Reply Mon 10 Sep, 2012 08:34 am
Sep. 10, 2012
In tight presidential race, third party candidates could play spoilers
Anna M. Tinsley | The Fort Worth Star-Telegram

Note to Mitt Romney and Barack Obama: Don't forget about 2000.

That was a year that a third-party candidate made a difference in a presidential election, when Ralph Nader drew nearly 3 million votes and helped tip the race toward then-Texas Gov. George W. Bush and away from Democratic Vice President Al Gore.

But in any close election -- as this year's presidential contest between Democratic Presidential Barack Obama and Republican presidential nominee Mitt Romney is expected to be -- political analysts warn it could happen again.

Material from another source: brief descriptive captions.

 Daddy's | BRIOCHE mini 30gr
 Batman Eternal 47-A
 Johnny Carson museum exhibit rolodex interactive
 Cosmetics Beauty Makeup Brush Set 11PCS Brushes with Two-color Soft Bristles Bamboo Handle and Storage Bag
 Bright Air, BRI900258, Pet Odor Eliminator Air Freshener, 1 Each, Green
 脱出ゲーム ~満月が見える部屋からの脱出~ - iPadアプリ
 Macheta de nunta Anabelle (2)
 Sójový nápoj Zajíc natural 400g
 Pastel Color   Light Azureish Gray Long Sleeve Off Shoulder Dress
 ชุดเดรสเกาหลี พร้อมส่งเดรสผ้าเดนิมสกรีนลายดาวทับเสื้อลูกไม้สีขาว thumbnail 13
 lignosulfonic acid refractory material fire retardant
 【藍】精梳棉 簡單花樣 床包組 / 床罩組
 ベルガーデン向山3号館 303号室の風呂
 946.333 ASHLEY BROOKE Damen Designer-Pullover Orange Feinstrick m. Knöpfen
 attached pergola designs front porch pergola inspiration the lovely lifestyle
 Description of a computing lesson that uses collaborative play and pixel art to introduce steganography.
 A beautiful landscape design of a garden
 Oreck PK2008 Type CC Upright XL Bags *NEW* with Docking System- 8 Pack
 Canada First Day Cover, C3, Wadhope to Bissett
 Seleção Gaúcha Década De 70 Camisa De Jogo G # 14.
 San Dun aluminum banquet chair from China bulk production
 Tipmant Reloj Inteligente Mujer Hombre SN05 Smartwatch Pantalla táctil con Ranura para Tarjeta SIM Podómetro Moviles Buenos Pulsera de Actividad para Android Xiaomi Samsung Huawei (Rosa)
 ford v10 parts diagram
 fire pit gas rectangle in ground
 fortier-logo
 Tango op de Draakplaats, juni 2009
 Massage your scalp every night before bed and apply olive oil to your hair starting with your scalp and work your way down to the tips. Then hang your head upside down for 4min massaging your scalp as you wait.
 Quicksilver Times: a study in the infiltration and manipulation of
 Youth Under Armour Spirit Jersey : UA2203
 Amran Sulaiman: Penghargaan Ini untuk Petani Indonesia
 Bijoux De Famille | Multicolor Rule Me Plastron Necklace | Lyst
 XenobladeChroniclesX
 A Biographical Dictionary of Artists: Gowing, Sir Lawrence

"Third parties can play 'spoiler' roles ... but they do play a major role," said Allan Saxe, an associate political science professor at the University of Texas at Arlington. "The closer the election, the more influence third and other parties have."

Nader isn't on the presidential ballot this year, but Libertarian Gary Johnson and Green Party nominee Jill Stein are -- not to mention Virgil Goode, a former Virginia congressman who is expected to end up on several states' ballots as a Constitution Party presidential candidate, just not in Texas.

And that, political observers say, means anything can happen in November.

"Third parties have not influenced the outcome of presidential elections since 2000," said Lyle Brown, a professor emeritus of political science at Baylor University in Waco.

That year, many say Nader -- then a Green Party candidate -- played the spoiler, likely helping Bush win the White House.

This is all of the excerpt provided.